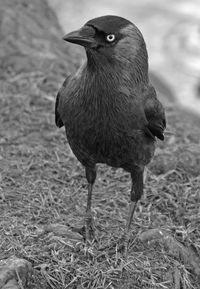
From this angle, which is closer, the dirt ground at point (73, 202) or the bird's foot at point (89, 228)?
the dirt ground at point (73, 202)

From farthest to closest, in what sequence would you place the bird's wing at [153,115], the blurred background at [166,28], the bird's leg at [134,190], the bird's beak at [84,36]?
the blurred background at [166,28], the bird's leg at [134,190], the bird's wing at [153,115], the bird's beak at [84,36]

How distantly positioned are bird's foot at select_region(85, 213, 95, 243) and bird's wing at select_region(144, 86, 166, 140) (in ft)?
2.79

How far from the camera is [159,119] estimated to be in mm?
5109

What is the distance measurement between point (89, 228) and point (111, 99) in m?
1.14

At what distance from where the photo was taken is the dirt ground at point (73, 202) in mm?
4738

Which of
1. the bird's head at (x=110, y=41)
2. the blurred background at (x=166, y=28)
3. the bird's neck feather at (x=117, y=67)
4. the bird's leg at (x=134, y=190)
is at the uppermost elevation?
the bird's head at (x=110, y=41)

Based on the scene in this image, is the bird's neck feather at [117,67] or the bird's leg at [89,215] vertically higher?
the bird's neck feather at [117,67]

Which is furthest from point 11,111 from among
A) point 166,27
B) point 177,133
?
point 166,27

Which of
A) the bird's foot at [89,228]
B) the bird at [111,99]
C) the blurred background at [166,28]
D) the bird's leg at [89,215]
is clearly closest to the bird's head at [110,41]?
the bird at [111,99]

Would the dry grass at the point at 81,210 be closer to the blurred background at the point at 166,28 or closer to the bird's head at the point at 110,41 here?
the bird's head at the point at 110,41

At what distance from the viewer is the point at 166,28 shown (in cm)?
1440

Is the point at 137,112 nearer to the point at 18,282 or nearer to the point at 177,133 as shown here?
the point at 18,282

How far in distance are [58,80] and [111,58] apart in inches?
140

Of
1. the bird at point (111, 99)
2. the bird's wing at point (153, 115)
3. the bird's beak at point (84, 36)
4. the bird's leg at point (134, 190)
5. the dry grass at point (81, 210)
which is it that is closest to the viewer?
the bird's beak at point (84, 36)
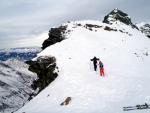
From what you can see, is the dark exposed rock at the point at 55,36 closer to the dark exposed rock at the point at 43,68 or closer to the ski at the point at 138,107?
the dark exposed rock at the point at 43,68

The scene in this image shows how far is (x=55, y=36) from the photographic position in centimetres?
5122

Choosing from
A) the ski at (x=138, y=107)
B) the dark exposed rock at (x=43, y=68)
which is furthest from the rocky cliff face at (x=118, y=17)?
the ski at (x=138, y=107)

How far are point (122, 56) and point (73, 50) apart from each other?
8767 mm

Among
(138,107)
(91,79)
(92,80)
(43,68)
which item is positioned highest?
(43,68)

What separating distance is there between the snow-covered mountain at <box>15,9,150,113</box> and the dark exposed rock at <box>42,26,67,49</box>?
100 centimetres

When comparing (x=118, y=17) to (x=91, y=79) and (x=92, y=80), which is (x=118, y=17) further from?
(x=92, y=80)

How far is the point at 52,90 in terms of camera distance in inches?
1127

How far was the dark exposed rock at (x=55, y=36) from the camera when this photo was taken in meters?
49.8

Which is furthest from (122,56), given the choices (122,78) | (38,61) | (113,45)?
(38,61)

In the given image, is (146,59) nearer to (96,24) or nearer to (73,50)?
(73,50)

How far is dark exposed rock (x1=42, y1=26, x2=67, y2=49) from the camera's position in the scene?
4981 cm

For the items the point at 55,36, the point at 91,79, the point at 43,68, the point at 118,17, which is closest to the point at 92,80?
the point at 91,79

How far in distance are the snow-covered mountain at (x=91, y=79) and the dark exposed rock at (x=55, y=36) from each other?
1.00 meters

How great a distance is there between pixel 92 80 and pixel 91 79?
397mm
■ ■ ■
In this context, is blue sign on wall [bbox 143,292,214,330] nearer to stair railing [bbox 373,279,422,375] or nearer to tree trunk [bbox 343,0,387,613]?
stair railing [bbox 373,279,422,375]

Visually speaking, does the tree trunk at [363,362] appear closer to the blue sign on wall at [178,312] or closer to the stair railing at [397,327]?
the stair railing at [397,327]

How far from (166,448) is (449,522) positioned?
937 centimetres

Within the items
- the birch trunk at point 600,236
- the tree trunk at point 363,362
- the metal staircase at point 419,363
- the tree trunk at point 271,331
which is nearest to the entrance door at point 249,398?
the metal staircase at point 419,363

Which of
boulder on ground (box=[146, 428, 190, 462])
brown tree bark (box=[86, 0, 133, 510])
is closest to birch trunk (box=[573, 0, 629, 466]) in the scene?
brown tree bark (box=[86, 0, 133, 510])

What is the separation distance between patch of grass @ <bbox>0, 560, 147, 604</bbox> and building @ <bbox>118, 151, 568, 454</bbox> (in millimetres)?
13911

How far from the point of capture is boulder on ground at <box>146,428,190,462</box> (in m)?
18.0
■ ■ ■
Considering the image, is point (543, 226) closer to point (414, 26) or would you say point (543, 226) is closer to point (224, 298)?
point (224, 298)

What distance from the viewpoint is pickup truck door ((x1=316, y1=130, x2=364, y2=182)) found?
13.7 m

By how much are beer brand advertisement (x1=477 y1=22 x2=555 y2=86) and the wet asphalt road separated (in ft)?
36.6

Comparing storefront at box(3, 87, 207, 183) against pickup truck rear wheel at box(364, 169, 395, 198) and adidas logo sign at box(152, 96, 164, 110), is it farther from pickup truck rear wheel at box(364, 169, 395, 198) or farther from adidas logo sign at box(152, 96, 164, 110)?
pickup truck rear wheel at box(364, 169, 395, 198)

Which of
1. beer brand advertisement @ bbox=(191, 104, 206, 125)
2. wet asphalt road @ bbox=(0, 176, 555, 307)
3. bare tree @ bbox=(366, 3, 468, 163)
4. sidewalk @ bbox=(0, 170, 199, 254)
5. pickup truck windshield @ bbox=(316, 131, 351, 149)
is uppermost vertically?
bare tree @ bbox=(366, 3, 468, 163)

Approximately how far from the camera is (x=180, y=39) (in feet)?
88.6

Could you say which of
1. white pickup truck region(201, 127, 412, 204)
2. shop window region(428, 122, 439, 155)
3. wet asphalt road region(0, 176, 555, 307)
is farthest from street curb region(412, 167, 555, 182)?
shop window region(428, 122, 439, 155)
■ ■ ■
• [Task to complete]: How many lines in the items above contain the word "scene" (case-sensitive)? Reply with the number alone.

• [The answer]: 4